The exercise: Lay out every line of the material below as a numbered list, leaving out the blank lines.

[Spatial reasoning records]
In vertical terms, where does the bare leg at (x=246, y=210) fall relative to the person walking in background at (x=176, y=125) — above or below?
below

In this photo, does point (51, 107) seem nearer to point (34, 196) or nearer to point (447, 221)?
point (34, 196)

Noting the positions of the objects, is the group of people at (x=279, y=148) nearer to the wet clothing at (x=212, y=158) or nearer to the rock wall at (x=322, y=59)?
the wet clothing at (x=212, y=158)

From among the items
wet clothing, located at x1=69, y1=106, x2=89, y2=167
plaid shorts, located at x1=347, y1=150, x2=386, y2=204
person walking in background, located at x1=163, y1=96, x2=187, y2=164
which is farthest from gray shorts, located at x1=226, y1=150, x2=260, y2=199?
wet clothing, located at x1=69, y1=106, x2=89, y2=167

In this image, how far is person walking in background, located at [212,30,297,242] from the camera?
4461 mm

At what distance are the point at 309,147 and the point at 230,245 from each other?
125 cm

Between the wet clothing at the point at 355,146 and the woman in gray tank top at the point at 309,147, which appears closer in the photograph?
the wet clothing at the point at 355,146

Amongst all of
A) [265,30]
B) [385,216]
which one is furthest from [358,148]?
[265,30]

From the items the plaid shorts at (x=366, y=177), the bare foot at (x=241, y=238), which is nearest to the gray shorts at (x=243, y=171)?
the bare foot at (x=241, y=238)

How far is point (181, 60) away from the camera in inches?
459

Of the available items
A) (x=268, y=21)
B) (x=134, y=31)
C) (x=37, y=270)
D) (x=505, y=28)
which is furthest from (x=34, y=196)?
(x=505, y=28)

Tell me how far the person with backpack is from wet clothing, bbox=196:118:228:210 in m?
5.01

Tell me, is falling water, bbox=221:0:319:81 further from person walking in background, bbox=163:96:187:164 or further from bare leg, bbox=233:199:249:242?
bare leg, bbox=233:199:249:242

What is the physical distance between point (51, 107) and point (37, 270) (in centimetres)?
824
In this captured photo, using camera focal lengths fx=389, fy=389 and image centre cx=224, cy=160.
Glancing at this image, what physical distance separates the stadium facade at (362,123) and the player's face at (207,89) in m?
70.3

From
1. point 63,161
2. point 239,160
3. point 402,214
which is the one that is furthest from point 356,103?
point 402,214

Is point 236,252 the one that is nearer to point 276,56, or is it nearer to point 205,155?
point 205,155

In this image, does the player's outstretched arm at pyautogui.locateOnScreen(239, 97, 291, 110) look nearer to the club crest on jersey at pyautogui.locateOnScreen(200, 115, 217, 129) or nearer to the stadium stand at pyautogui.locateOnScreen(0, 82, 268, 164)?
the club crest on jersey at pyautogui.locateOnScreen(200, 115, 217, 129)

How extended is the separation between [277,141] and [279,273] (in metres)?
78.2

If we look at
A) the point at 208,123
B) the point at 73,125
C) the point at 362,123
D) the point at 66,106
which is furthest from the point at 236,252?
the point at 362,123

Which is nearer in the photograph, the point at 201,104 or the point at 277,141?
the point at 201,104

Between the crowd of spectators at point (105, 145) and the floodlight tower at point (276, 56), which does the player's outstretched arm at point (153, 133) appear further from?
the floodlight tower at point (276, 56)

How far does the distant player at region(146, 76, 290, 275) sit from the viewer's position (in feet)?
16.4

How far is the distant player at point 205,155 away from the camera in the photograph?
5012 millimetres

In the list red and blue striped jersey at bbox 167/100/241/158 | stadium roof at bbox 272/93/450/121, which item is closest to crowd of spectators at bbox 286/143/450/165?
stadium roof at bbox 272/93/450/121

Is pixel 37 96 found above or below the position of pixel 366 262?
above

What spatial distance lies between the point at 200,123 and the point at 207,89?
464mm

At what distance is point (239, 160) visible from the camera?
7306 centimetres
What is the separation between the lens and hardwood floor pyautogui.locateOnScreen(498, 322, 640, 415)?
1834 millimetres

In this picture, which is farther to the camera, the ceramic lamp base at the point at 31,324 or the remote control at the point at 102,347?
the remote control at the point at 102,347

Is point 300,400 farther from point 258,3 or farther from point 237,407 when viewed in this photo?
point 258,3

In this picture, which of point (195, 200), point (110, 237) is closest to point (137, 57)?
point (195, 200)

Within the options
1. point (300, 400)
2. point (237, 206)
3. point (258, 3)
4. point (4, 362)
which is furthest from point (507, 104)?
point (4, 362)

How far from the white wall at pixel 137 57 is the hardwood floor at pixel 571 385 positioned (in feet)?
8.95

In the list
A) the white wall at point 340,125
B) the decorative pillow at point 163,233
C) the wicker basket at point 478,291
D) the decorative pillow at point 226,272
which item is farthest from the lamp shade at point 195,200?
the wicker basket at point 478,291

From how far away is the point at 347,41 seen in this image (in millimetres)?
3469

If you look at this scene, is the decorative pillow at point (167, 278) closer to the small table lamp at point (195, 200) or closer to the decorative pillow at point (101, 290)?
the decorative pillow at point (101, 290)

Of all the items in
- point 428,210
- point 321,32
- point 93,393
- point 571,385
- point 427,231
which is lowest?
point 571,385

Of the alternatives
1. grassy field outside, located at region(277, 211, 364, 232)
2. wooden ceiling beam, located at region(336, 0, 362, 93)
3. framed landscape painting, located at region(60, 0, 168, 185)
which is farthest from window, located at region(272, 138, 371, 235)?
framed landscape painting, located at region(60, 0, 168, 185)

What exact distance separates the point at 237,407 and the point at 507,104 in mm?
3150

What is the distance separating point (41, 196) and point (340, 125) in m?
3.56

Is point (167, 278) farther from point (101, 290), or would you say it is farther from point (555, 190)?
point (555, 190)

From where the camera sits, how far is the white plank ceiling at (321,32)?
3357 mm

Answer for the task:
1. In vertical terms, where does the bare leg at (x=246, y=210) fall relative to the person walking in background at (x=176, y=125) — above or below?
2. below
3. In this photo, does point (51, 107) seem nearer to point (34, 196) or nearer to point (447, 221)?
4. point (34, 196)
5. Noting the positions of the objects, is the group of people at (x=279, y=148) nearer to the wet clothing at (x=212, y=158) or nearer to the rock wall at (x=322, y=59)?
6. the wet clothing at (x=212, y=158)
7. From among the items
8. wet clothing, located at x1=69, y1=106, x2=89, y2=167
9. plaid shorts, located at x1=347, y1=150, x2=386, y2=204
10. person walking in background, located at x1=163, y1=96, x2=187, y2=164
11. which is farthest from gray shorts, located at x1=226, y1=150, x2=260, y2=199?
12. wet clothing, located at x1=69, y1=106, x2=89, y2=167
13. In this image, how far is person walking in background, located at [212,30,297,242] from the camera?
14. 4461 mm
15. At what distance are the point at 309,147 and the point at 230,245 from each other?
16. 125 cm
17. Between the wet clothing at the point at 355,146 and the woman in gray tank top at the point at 309,147, which appears closer in the photograph?
18. the wet clothing at the point at 355,146
19. Amongst all of
20. A) [265,30]
21. B) [385,216]
22. which one is furthest from [358,148]?
23. [265,30]
24. From the items the plaid shorts at (x=366, y=177), the bare foot at (x=241, y=238), which is nearest to the gray shorts at (x=243, y=171)?
25. the bare foot at (x=241, y=238)
26. How far is point (181, 60) away from the camera in inches?
27. 459
28. Of the available items
29. A) (x=268, y=21)
30. B) (x=134, y=31)
31. C) (x=37, y=270)
32. D) (x=505, y=28)
33. which is furthest from (x=34, y=196)?
34. (x=505, y=28)
35. Tell me how far the person with backpack is from wet clothing, bbox=196:118:228:210 in m?
36. 5.01
37. Tell me, is falling water, bbox=221:0:319:81 further from person walking in background, bbox=163:96:187:164 or further from bare leg, bbox=233:199:249:242?
38. bare leg, bbox=233:199:249:242
39. What is the physical distance between point (51, 107) and point (37, 270) (in centimetres)?
40. 824
41. In this captured photo, using camera focal lengths fx=389, fy=389 and image centre cx=224, cy=160.
42. Glancing at this image, what physical distance separates the stadium facade at (362,123) and the player's face at (207,89) in m?
43. 70.3
44. From
45. 1. point 63,161
46. 2. point 239,160
47. 3. point 402,214
48. which is the one that is furthest from point 356,103?
49. point 402,214
50. Is point 236,252 the one that is nearer to point 276,56, or is it nearer to point 205,155?
51. point 205,155
52. In this image, does the player's outstretched arm at pyautogui.locateOnScreen(239, 97, 291, 110) look nearer to the club crest on jersey at pyautogui.locateOnScreen(200, 115, 217, 129) or nearer to the stadium stand at pyautogui.locateOnScreen(0, 82, 268, 164)?
53. the club crest on jersey at pyautogui.locateOnScreen(200, 115, 217, 129)
54. How extended is the separation between [277,141] and [279,273] (in metres)?
55. 78.2
56. If we look at
57. A) the point at 208,123
58. B) the point at 73,125
59. C) the point at 362,123
60. D) the point at 66,106
61. which is furthest from the point at 236,252?
62. the point at 362,123
63. Which is nearer in the photograph, the point at 201,104 or the point at 277,141?
64. the point at 201,104
65. Between the crowd of spectators at point (105, 145) and the floodlight tower at point (276, 56), which does the player's outstretched arm at point (153, 133) appear further from?
66. the floodlight tower at point (276, 56)
67. How far does the distant player at region(146, 76, 290, 275) sit from the viewer's position (in feet)?
68. 16.4
69. How far is the distant player at point 205,155 away from the camera in the photograph?
70. 5012 millimetres
71. In the list red and blue striped jersey at bbox 167/100/241/158 | stadium roof at bbox 272/93/450/121, which item is closest to crowd of spectators at bbox 286/143/450/165?
72. stadium roof at bbox 272/93/450/121
73. Is pixel 37 96 found above or below the position of pixel 366 262?
74. above
75. What spatial distance lies between the point at 200,123 and the point at 207,89?
76. 464mm
77. At what distance is point (239, 160) visible from the camera?
78. 7306 centimetres
79. What is the separation between the lens and hardwood floor pyautogui.locateOnScreen(498, 322, 640, 415)?
80. 1834 millimetres
81. In this picture, which is farther to the camera, the ceramic lamp base at the point at 31,324 or the remote control at the point at 102,347?
82. the remote control at the point at 102,347
83. Is point 300,400 farther from point 258,3 or farther from point 237,407 when viewed in this photo?
84. point 258,3
85. In this picture, which of point (195, 200), point (110, 237) is closest to point (137, 57)?
86. point (195, 200)
87. Within the options
88. 1. point (300, 400)
89. 2. point (237, 206)
90. 3. point (258, 3)
91. 4. point (4, 362)
92. which is furthest from point (507, 104)?
93. point (4, 362)
94. How far from the white wall at pixel 137 57 is the hardwood floor at pixel 571 385 positioned (in feet)?
95. 8.95
96. In the list
97. A) the white wall at point 340,125
98. B) the decorative pillow at point 163,233
99. C) the wicker basket at point 478,291
100. D) the decorative pillow at point 226,272
101. which item is farthest from the lamp shade at point 195,200?
102. the wicker basket at point 478,291
103. From how far away is the point at 347,41 seen in this image (in millimetres)?
104. 3469
105. If you look at this scene, is the decorative pillow at point (167, 278) closer to the small table lamp at point (195, 200) or closer to the decorative pillow at point (101, 290)?
106. the decorative pillow at point (101, 290)
107. Of all the items in
108. - point 428,210
109. - point 321,32
110. - point 93,393
111. - point 571,385
112. - point 427,231
113. which is lowest?
114. point 571,385
115. Of the alternatives
116. 1. grassy field outside, located at region(277, 211, 364, 232)
117. 2. wooden ceiling beam, located at region(336, 0, 362, 93)
118. 3. framed landscape painting, located at region(60, 0, 168, 185)
119. which is farthest from window, located at region(272, 138, 371, 235)?
120. framed landscape painting, located at region(60, 0, 168, 185)
121. What exact distance separates the point at 237,407 and the point at 507,104 in mm?
122. 3150
123. What is the distance separating point (41, 196) and point (340, 125) in m?
124. 3.56
125. Is point (167, 278) farther from point (101, 290), or would you say it is farther from point (555, 190)?
126. point (555, 190)
127. From where the camera sits, how far is the white plank ceiling at (321,32)?
128. 3357 mm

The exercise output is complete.